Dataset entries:

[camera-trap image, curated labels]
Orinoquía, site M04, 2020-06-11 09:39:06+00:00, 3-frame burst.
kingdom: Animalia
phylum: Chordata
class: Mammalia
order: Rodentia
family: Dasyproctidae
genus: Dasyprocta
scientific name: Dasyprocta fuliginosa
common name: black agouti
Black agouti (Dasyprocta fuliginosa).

* _WHAT YOU HAVE TO DO_
An exact reproduction of all the entries above is required.

* _ANSWER SECTION_
[camera-trap image, curated labels]
Orinoquía, site M04, 2020-06-11 09:39:06+00:00, 3-frame burst.
kingdom: Animalia
phylum: Chordata
class: Mammalia
order: Rodentia
family: Dasyproctidae
genus: Dasyprocta
scientific name: Dasyprocta fuliginosa
common name: black agouti
Black agouti (Dasyprocta fuliginosa).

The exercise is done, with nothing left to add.